À FAIRE
Prolongez l'entretien avec Léa Mazé en reprenant juste après sa dernière phrase.

EXTRAIT FOURNI
Comixtrip est allé à la rencontre de Léa Mazé, l’autrice de Nora, Les Croques et Elma une vie d’ourse avec Ingrid Chabbert. Avec elle, nous avons parlé de ses albums, de son travail graphique mais aussi de sa passion pour les cimetières. Plongée dans l’univers coloré de cette jeune artiste au sourire communicatif.
Léa Mazé, trois ans après l’excellent Nora, tu publies le premier volume de Elma une vie d’ourse. Comment es-tu entrée en contact avec Ingrid Chabbert ?
Tout simplement Ingrid m’a contactée via Facebook. Je crois qu’elle avait lu Nora, qu’elle avait déjà cette petite idée d’histoire et me demandais si je voulais bien lire les quelques lignes qu’elle avait déjà écrites.
Tout de suite, j’ai trouvé cela sympa. J’avais déjà lancé le projet des Croques et je me suis dit que c’était tellement différent que cela me ferait plaisir de réaliser un univers plus naturel, parce que c’est une chose que j’adore dessiner.

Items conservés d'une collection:

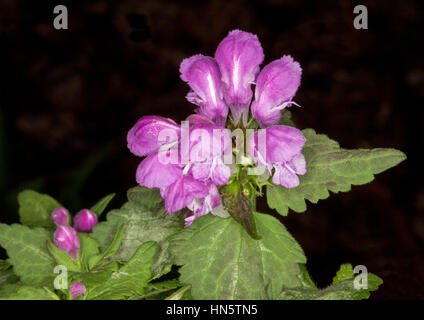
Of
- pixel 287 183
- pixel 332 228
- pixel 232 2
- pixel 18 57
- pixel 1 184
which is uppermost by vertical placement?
pixel 232 2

RÉPONSE ATTENDUE
« Je me suis dit : « Génial, je me vois bien dessiner cela.» »
Qu’est-ce qui t’as tout de suite séduit dans son récit ?
Le contexte de la forêt et la relation entre les deux personnages. Ingrid m’avait envoyé quelques pages dialoguées et je trouvais cela super chouette la complicité qu’ils pouvaient avoir tous les deux. Sans savoir à quoi ils ressembleraient, je visualisais déjà l’ambiance. Je me suis dit : « Génial, je me vois bien dessiner cela.»
Comme tu viens de le dire, il y avait en plus une belle forêt. Tu l’appréhendais comment ?
Je n’avais pas eu trop l’occasion de dessiner une forêt comme celle-ci jusqu’à présent. Je suis très inspirée par ce genre de lieu. J’aimais le principe de dessiner une forêt assez automnale avec des couleurs que j’apprécie beaucoup. Dans Nora, il y a bien des arbres mais c’est bien plus de la campagne agricole.
Quelles interactions avez-vous eu Ingrid et toi sur l’histoire ?
Lorsqu’elle m’a contacté, j’étais en train de pocher mon projet sur les Croques. Je lui ai dit que je ne pourrais pas m’y mettre tout de suite et qu’il faudrait attendre quelques mois. En plus, entre temps, j’ai réalisé un livre illustré La porte des pluies et c’est seulement après que j’ai commencé à faire des essais graphiques et de couleurs.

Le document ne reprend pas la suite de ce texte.